Adults can buy pocket money toys too. The multitude of choices and the affordability makes them perfect for goodie bags at children’s birthday parties — you might even encourage trading among the guests. There’s the classic toys, like the kaleidoscope and the wooden elephant on wheels. But you’ll also find soft toys and little animals to tuck into a pocket or purse, accessories for dressing up or masquerading, tiny boxes and bags to hold other things, sweets and candies in novel containers, and miniature planes, trains and automobiles. For the little scholar, you’ll find notepads and blank-paged books; for the sportsman, there’s sport-oriented objects like little soccer balls and goals for a finger game across a tabletop. Beauty accessories and jewelry are another option.

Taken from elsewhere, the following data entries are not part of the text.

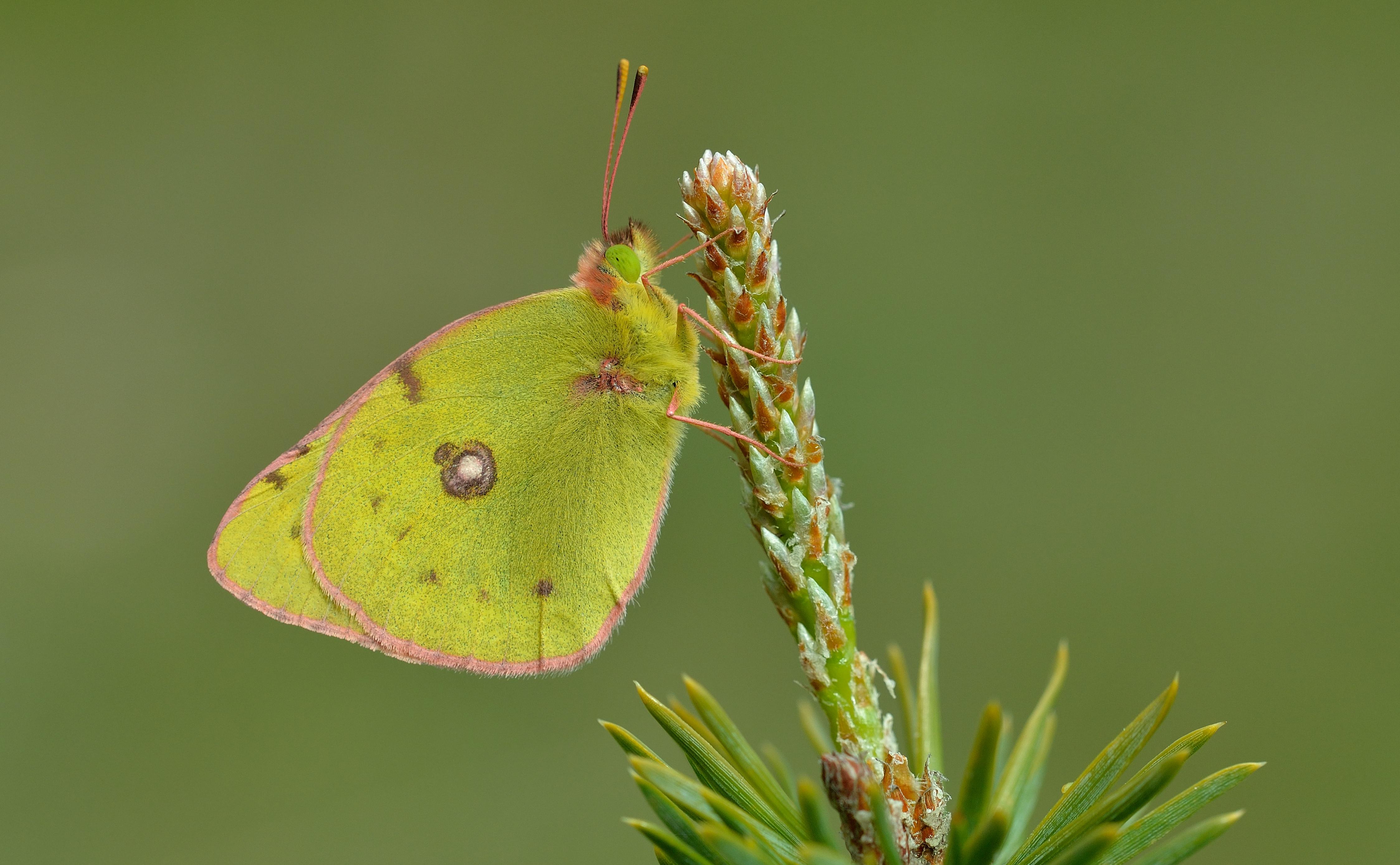 Fotografías macro de mariposas - 4495x2777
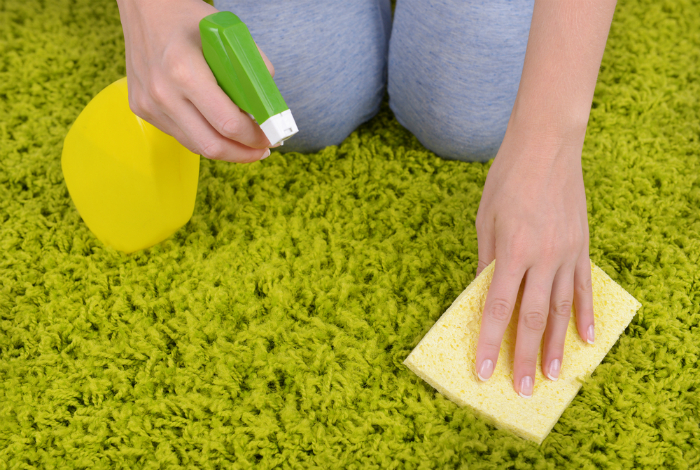 Как почистить ковер в домашних условиях от запаха кошки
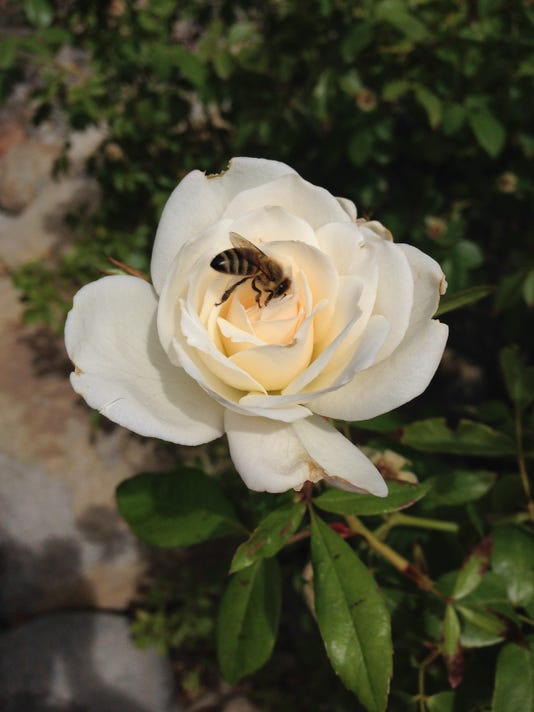 635975245632412171-bee-on-rose-by-Ashley-Nickole-Andrews.jpg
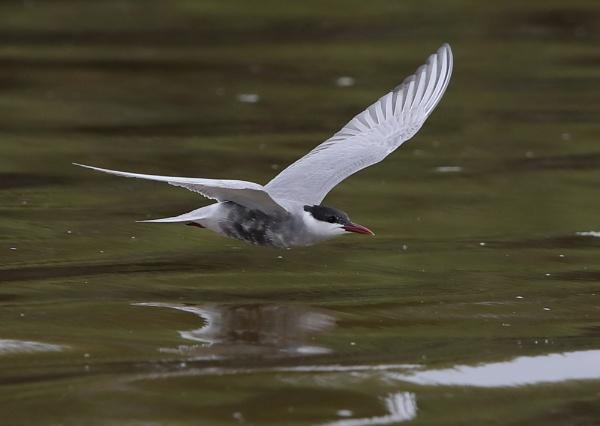 Whiskered Tern in Flight by NeilSchofield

For the child who likes to draw or build things, all types of crafts can be found on the pocket money shelves and in the bins. Little games and puzzles abound. And you can always find the bells, whistles and drums with which children love to make noise. And there are the gross squishy tidbits that little boys get so delighted over, those soft bugs and creatures that look like they could still be crawling about.
And there’s magic. But, that’s a whole other category.